Optical imaging is being applied for the optical biopsy of cancer, offering promise to detect precancerous lesions, to guide targeted therapies and to monitor cellular mechanisms of treatment escape. We are developing advanced spectroscopic imaging microendoscope technology in tandem with new molecular-targeted probes to enable multiplexed visualization of heterogeneous disease in mouse models of cancer, and ultimately in humans. This translational research program also incorporates photomedicine that bypasses classical mechanisms of resistance to DNA-damaging therapies, where antibody conjugates serve dual functions enabling high fidelity visualization and selective treatment of microscopic disease missed by surgery and chemotherapy. The ultimate goal of the program is to reduce cancer recurrence and mortality by establishing new approaches for personalized medicine that address tumor heterogeneity, drug-resistance and molecular mechanisms of treatment escape.

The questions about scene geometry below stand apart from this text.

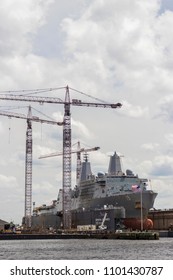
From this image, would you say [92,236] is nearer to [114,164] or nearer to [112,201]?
[112,201]

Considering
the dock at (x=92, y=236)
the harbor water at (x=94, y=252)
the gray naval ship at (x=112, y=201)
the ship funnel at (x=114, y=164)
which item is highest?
the ship funnel at (x=114, y=164)

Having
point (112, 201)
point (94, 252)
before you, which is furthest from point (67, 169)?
point (94, 252)

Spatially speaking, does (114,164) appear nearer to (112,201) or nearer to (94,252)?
(112,201)

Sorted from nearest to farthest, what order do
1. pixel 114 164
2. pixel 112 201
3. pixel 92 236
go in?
pixel 92 236
pixel 112 201
pixel 114 164

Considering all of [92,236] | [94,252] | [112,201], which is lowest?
[94,252]

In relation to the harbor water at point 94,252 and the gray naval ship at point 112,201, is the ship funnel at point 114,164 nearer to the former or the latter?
the gray naval ship at point 112,201

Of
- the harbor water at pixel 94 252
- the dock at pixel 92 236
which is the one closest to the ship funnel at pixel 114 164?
the dock at pixel 92 236

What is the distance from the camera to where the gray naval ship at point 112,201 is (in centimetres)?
14950

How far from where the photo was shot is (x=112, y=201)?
155000 millimetres

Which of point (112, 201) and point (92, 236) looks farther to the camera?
point (112, 201)

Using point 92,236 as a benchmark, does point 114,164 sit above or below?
above

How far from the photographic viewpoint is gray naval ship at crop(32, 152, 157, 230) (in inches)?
5886

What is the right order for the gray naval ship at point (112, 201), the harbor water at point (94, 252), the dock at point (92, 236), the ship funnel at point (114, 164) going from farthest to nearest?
the ship funnel at point (114, 164)
the gray naval ship at point (112, 201)
the dock at point (92, 236)
the harbor water at point (94, 252)

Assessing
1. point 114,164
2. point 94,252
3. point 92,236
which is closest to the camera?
point 94,252
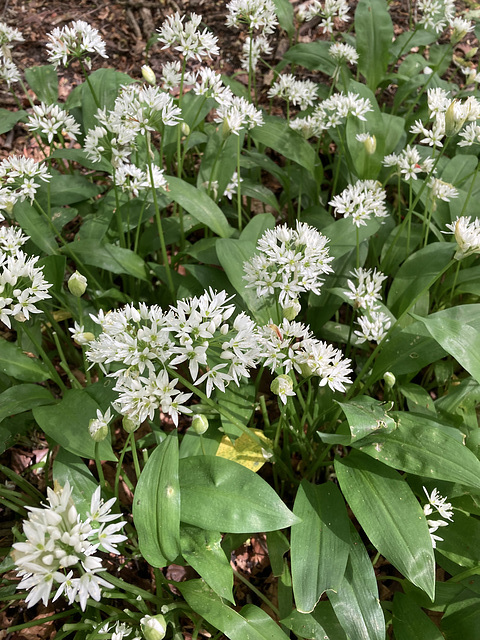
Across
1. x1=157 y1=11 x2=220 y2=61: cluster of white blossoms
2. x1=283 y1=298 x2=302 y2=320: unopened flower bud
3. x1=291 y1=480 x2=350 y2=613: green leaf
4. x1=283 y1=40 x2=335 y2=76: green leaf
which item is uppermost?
x1=157 y1=11 x2=220 y2=61: cluster of white blossoms

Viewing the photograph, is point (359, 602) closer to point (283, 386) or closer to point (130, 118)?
point (283, 386)

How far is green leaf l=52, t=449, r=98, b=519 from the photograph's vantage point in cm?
201

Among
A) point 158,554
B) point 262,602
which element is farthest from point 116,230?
point 262,602

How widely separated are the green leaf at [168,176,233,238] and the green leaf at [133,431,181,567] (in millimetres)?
1381

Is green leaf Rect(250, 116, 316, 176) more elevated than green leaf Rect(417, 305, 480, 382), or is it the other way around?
green leaf Rect(250, 116, 316, 176)

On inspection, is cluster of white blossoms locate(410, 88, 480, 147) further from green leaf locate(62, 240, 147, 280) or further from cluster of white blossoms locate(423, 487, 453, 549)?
green leaf locate(62, 240, 147, 280)

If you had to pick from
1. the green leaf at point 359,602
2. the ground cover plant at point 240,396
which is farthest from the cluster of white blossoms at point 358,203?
the green leaf at point 359,602

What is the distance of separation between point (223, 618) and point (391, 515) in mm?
717

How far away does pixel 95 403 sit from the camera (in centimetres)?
212

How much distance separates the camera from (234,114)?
8.80 feet

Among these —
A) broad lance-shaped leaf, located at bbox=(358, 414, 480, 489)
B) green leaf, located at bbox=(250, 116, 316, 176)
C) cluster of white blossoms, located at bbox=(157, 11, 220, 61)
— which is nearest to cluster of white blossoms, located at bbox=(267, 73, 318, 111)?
green leaf, located at bbox=(250, 116, 316, 176)

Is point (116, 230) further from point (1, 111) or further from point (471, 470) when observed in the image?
point (471, 470)

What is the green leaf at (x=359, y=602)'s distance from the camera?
1781mm

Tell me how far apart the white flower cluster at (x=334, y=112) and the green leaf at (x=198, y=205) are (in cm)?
85
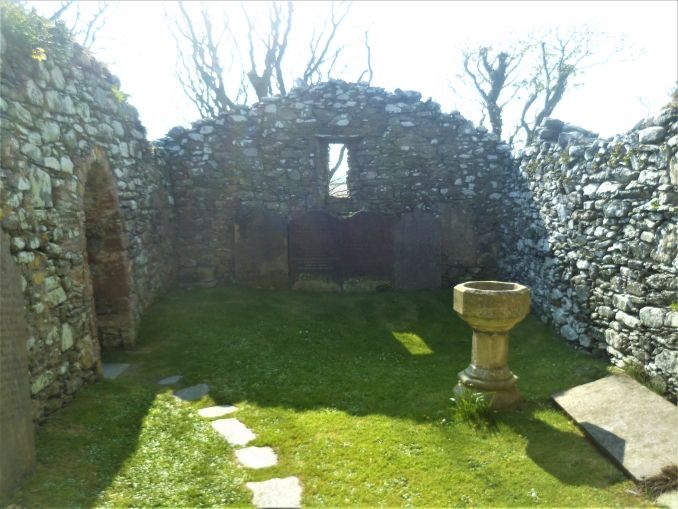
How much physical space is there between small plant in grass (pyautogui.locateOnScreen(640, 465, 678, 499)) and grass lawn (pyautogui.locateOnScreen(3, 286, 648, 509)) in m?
0.15

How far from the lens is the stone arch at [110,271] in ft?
21.8

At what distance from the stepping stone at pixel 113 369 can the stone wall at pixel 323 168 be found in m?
3.34

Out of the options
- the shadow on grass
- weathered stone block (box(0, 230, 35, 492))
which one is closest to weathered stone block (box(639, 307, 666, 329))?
the shadow on grass

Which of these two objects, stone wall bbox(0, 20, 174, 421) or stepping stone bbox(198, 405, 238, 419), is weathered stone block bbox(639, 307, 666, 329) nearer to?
stepping stone bbox(198, 405, 238, 419)

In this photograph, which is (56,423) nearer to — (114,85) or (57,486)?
(57,486)

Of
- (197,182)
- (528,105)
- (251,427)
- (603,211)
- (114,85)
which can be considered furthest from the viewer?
(528,105)

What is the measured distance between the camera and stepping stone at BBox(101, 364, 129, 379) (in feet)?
19.5

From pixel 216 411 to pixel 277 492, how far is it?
5.60ft

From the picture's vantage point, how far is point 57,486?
135 inches

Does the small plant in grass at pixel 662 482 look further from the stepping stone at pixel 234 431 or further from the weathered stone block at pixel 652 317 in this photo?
the stepping stone at pixel 234 431

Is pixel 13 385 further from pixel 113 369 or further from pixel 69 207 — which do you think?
pixel 113 369

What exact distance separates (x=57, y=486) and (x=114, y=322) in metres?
3.72

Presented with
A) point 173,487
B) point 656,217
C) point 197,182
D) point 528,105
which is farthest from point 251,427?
point 528,105

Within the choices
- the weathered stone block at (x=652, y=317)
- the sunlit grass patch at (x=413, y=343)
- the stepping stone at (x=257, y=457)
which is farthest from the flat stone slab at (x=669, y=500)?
the sunlit grass patch at (x=413, y=343)
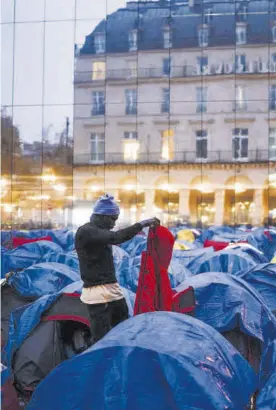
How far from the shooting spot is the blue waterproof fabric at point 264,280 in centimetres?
801

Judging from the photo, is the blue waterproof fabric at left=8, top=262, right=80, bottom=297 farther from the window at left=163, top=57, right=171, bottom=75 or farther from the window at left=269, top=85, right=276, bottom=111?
the window at left=269, top=85, right=276, bottom=111

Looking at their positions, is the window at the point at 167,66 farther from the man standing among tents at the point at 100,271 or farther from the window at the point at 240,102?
the man standing among tents at the point at 100,271

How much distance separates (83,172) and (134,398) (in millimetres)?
22835

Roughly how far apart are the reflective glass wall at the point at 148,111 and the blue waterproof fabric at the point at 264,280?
17.2m

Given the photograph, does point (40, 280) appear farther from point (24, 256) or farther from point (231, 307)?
point (24, 256)

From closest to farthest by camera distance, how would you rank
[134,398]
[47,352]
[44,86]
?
[134,398], [47,352], [44,86]

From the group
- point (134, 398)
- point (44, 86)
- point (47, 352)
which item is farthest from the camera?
point (44, 86)

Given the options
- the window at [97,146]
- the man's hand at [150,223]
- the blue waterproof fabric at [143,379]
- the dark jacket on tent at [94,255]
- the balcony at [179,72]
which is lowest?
the blue waterproof fabric at [143,379]

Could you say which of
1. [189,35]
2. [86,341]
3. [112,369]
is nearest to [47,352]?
[86,341]

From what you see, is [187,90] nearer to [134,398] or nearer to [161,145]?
[161,145]

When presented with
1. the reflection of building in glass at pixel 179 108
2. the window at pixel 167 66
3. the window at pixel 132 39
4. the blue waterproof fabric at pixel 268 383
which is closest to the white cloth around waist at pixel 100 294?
the blue waterproof fabric at pixel 268 383

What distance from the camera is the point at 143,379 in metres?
3.33

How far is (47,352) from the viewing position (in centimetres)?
661

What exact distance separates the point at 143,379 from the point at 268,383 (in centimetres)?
126
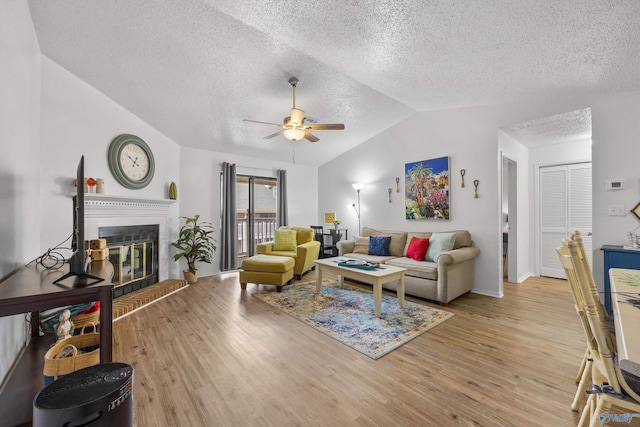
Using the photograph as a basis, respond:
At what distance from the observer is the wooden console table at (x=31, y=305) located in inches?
49.4

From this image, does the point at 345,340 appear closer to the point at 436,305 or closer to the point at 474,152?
the point at 436,305

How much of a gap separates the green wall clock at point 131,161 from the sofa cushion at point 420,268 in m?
3.77

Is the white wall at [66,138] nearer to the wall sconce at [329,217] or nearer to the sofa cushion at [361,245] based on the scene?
the sofa cushion at [361,245]

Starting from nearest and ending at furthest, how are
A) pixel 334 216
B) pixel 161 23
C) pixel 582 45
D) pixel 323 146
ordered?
pixel 582 45, pixel 161 23, pixel 323 146, pixel 334 216

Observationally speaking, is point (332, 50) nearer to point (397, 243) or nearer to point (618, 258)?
point (397, 243)

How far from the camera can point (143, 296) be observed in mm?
3482

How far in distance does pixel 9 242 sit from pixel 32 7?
1.89 m

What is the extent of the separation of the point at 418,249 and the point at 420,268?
19.2 inches

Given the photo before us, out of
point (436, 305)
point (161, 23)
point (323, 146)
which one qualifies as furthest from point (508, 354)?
point (323, 146)

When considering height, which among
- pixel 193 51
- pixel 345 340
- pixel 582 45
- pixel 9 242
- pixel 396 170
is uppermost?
pixel 193 51

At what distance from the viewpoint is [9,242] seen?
1.89m

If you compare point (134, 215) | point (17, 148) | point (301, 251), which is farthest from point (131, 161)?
point (301, 251)

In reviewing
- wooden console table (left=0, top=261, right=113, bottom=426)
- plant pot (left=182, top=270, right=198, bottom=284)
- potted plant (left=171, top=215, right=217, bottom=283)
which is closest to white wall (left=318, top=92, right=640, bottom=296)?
potted plant (left=171, top=215, right=217, bottom=283)

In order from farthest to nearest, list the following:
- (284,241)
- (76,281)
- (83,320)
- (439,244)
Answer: (284,241)
(439,244)
(83,320)
(76,281)
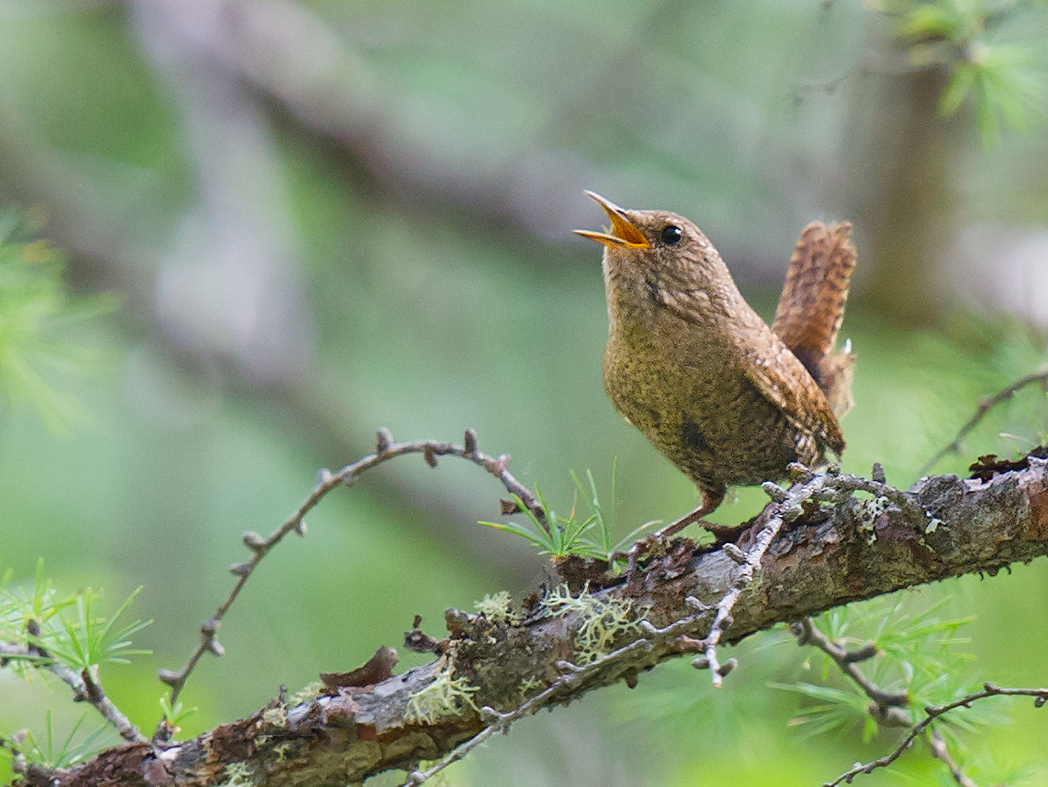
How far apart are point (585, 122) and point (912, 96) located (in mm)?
1561

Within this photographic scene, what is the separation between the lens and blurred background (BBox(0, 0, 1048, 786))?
3250 millimetres

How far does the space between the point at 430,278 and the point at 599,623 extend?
3.78 meters

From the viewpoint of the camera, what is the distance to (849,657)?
1.65m

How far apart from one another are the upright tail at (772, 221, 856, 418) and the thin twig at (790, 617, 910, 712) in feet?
2.77

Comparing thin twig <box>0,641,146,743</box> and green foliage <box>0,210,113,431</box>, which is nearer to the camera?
thin twig <box>0,641,146,743</box>

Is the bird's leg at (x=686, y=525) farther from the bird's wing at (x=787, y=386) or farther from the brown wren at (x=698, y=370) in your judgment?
the bird's wing at (x=787, y=386)

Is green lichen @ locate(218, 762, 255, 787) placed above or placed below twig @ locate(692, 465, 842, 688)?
above

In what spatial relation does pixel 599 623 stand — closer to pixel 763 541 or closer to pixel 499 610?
pixel 499 610

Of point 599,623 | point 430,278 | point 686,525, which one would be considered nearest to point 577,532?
point 599,623

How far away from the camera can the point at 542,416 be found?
4887 mm

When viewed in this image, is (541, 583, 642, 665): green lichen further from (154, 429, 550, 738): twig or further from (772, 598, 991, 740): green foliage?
(772, 598, 991, 740): green foliage

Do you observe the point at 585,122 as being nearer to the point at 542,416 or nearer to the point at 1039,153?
the point at 542,416

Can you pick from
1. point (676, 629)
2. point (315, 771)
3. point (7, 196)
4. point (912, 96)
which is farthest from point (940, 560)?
point (7, 196)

Tissue Mechanics and Collective Cell Migration in
Cancer, Disease and Embryonic Development

Prof. Bi’s group uses methods from theoretical and computation physics to study the mechanics of tissues and collective cell migration with broad applications to development, cancer metastasis and disease progression. In collaboration with experimental groups, a major focus is to understand the relationship between cell shapes and tissue-level mechanical response in respiratory diseases. Another focus is to understand the connection between cell level phenotypic heterogeneities in primary cancer tumors and metastatic behavior. The group also works together with developmental biologists on developing computational models to study the emergence of geometrical order during fruit fly morphogenesis.

Medical Physics

In contrast to the molecular approach of Biophysics, Medical Physics focuses on the behavior of anatomical entities as a whole. Consequently it involves studies of healthy and diseased subjects, in both academic laboratory and hospital clinical settings. The research of Professors Aaron and Shiffman is an example, in which non-invasive electrical impedance measurements are used to assess the condition and activity of skeletal muscle. This has clear relevance to neuromuscular disease, and to general systemic disease via the mechanism of “chronic illness induced myopathy.” These aspects of the program are conducted in collaboration with physicians at local hospitals, while study of the physics underlying the measurements is the primary focus at the university.

Faculty with research interests in Biological and Medical Physics include Professors Ronald Aaron (Emeritus), Albert-László Barabási,Dapeng “Max” Bi, Paul Champion, Nathan Israeloff, Alain Karma, J. Timothy Sage, Carl Shiffman (Emeritus), Bryan Spring, Srinivas Sridhar, Armen Stepanyants, Alessandro Vespignani, Meni Wanunu, Paul Whitford, and Mark Williams.